What happened next was legendary, thousands of pounds were spent by the government on a project which went on to work with a handful of families and the whole thing died a quiet death, pretty much as it was supposed to.
The idea of EI is an anathema to the people who were part of the stitching together of the social policy which surrounds families after divorce and separation in the UK. This is because EI would standardise expectations in the family courts of how a child is to be cared for by both parents after separation, increasing the power of mediation and leaving less room for argument. Where necessary, specialised mental health practitioners parents would guide and support parents and cases involving allegations of domestic violence and those intractable cases where a child rejects a parent would be triaged into a fast track system.
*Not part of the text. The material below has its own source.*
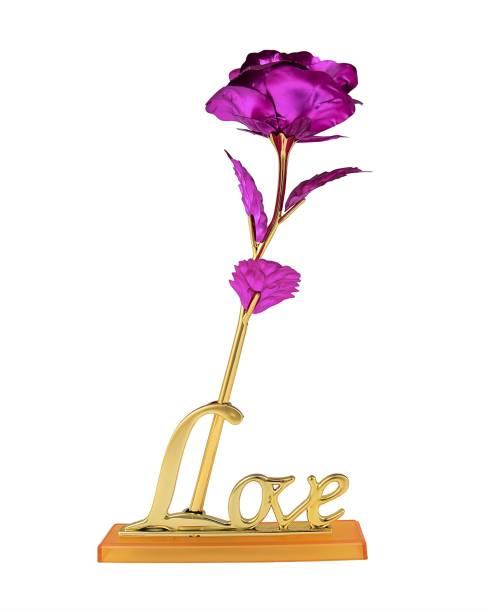 Mable NEWLOVEPURPLE Artificial Flower Gift Set
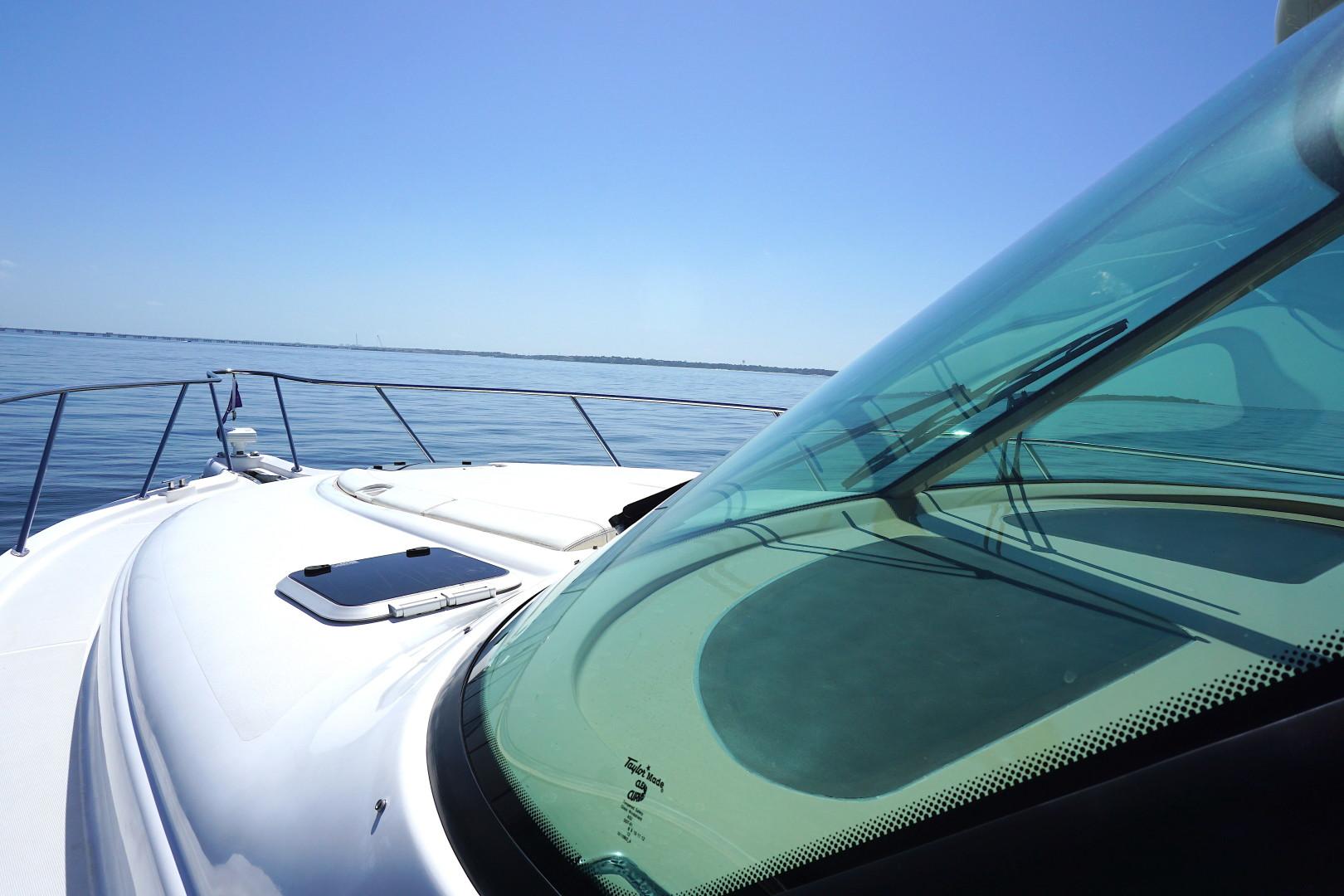Tiara Yachts-45 Sovran 2015-Captains Choice Pensacola-Florida-United States-2015 45 Tiara Sovran Captains Choice BOW WINDSHIELD-1484300   Thumbnail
From where I am looking it is simple common sense, a way to remove the whole of the question of how children should be cared for after divorce and separation out of the ideological space it has languished in for too long. From where others are looking it is a curse upon women and we are already hearing the argument ‘every case is different’ and that this idea puts women at risk of ongoing coercive control and abuse. Fortunately, in the hands of a new President of the Family Division, EI in some form or other, seems likely to finally unpick the stitches which have prevented it from being successful in the past. What will get in the way however, is the ideological control of the space in which EI or any project with EI principles will be operated and it is worth examining this reality a little closer because of that.
Ideological beliefs are, as expressed by Louis Pierre Althusser, the French Marxist Philosopher, ‘the imagined existence (or idea) of things as it relates to the real conditions of existence‘. In this respect the imagined existence or idea being that men are born advantaged over women because of patriarchy.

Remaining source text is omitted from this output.